No part of this publication may be reproduced,
stored or transmitted in any form without the express
written permission of the publisher.
Editor: Moira Forsyth
© Mark Douglas-Home 2011
The moral right of Mark Douglas-Home to be recognised as
the author of this work has been asserted in accordance
with the Copyright, Design and Patent Act, 1988.
The publisher acknowledges subsidy from
Creative Scotland towards publication of this volume.
ISBN (e): 978-1-905207-83-1
Cover design by Raspberryhmac, Edinburgh.
Ebook by Iolaire Typesetting, Newtonmore.
For Colette, Rebecca and Rory
For this book I have invented an island and two settlements on the north coast of Scotland to avoid imposing a fictional story on an existing island or communities which have rich histories of their own.
I owe a debt of gratitude to Toby Sherwin, UHI Professor of Oceanography at the Scottish Association for Marine Science, for his time and advice. If there are errors in any of the passages dealing with the movement of the sea they are mine alone.
My thanks also go to Maggie Pearlstine, my agent, for all her support and guidance; to Colette, my wife, Rebecca and Rory, my children, for reading the drafts and for their suggestions and encouragement; and to everyone at Sandstone Press who made it happen.

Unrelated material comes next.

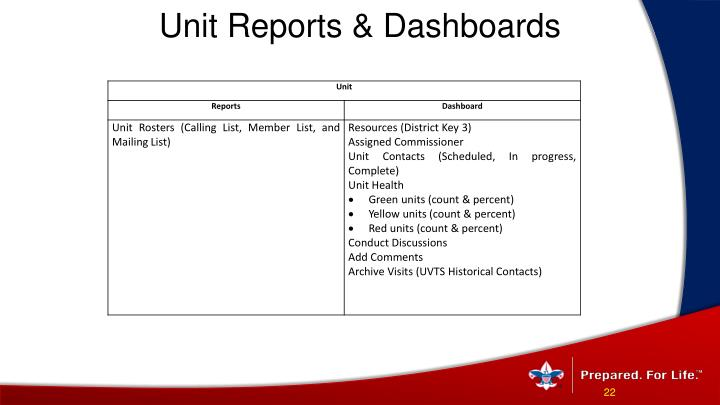 Unit Reports & Dashboards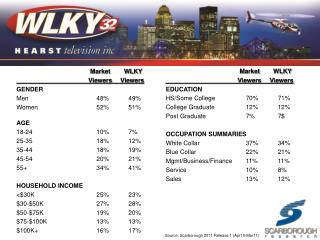 Market   WLKY 									Viewers		 Viewers GENDER Men									48%			49% Women								52%			51% AGE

I should also acknowledge the research of Anuja Agrawal in her book Chaste Wives & Prostitute Sisters: Patriarchy and Prostitution among the Bedias of India which provided context and detail not available in the published journalism on the subject.
Chapter 1
The cold wind made the girl shiver. She flared her nostrils, inhaling with short bursts, sniffing for clues, trying to fix the smell. Was it the sea? Her heart began to beat faster. Was this the path to the sea? Was this the way home? She stopped struggling and trembled again, now with excitement.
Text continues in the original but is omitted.